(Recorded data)
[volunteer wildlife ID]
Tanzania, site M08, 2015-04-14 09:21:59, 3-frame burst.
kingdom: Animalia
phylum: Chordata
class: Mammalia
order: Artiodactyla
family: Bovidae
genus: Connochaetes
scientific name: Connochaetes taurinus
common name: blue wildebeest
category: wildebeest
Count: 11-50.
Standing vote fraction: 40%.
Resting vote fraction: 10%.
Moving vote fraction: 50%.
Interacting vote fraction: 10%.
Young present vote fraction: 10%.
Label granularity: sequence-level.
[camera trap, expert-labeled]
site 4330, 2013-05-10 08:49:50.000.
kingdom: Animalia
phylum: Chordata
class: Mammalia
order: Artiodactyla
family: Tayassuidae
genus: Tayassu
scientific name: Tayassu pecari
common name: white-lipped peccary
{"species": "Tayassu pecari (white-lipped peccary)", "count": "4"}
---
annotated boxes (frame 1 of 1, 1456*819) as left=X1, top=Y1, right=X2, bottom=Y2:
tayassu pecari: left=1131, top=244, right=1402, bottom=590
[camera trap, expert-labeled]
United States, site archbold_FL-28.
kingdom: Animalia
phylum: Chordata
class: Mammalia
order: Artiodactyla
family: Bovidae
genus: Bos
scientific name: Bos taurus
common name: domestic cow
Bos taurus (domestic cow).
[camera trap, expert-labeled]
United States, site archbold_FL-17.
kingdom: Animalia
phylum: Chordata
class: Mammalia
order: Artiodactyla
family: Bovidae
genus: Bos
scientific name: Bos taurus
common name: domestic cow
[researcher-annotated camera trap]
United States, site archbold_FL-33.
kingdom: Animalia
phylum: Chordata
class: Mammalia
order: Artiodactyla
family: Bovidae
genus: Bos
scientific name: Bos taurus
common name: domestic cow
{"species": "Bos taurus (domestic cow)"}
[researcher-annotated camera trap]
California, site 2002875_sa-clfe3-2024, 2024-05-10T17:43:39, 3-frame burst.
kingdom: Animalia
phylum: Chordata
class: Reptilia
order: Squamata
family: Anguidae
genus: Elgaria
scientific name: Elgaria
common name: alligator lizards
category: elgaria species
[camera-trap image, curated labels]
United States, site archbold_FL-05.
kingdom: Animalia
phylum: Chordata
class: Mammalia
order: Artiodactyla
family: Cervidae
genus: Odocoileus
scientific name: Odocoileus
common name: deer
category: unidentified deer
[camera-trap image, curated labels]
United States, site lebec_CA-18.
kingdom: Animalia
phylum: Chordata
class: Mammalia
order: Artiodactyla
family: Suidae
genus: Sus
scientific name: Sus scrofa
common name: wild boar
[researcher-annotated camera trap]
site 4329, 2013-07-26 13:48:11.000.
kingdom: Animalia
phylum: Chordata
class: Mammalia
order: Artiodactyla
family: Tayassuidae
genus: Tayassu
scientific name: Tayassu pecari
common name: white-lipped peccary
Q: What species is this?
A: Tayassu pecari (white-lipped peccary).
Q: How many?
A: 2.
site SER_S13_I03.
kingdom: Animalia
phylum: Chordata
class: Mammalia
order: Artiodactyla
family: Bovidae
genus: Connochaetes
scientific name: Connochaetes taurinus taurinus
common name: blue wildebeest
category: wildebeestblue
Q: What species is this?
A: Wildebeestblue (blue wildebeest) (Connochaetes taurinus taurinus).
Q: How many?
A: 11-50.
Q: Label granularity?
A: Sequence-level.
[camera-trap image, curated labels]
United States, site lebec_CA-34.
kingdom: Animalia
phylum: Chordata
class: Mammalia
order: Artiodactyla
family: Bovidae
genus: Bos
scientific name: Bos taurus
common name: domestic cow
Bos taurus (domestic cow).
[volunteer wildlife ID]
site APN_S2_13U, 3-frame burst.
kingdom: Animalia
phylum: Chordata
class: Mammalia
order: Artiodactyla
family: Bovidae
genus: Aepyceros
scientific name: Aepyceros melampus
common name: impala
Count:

## TASK
Only the lines from the one with "A: Wildebeestblue (blue" through the final line above belong in the answer, each reproduced word for word.

## TASK OUTPUT
A: Wildebeestblue (blue wildebeest) (Connochaetes taurinus taurinus).
Q: How many?
A: 11-50.
Q: Label granularity?
A: Sequence-level.
[camera-trap image, curated labels]
United States, site lebec_CA-34.
kingdom: Animalia
phylum: Chordata
class: Mammalia
order: Artiodactyla
family: Bovidae
genus: Bos
scientific name: Bos taurus
common name: domestic cow
Bos taurus (domestic cow).
[volunteer wildlife ID]
site APN_S2_13U, 3-frame burst.
kingdom: Animalia
phylum: Chordata
class: Mammalia
order: Artiodactyla
family: Bovidae
genus: Aepyceros
scientific name: Aepyceros melampus
common name: impala
Count:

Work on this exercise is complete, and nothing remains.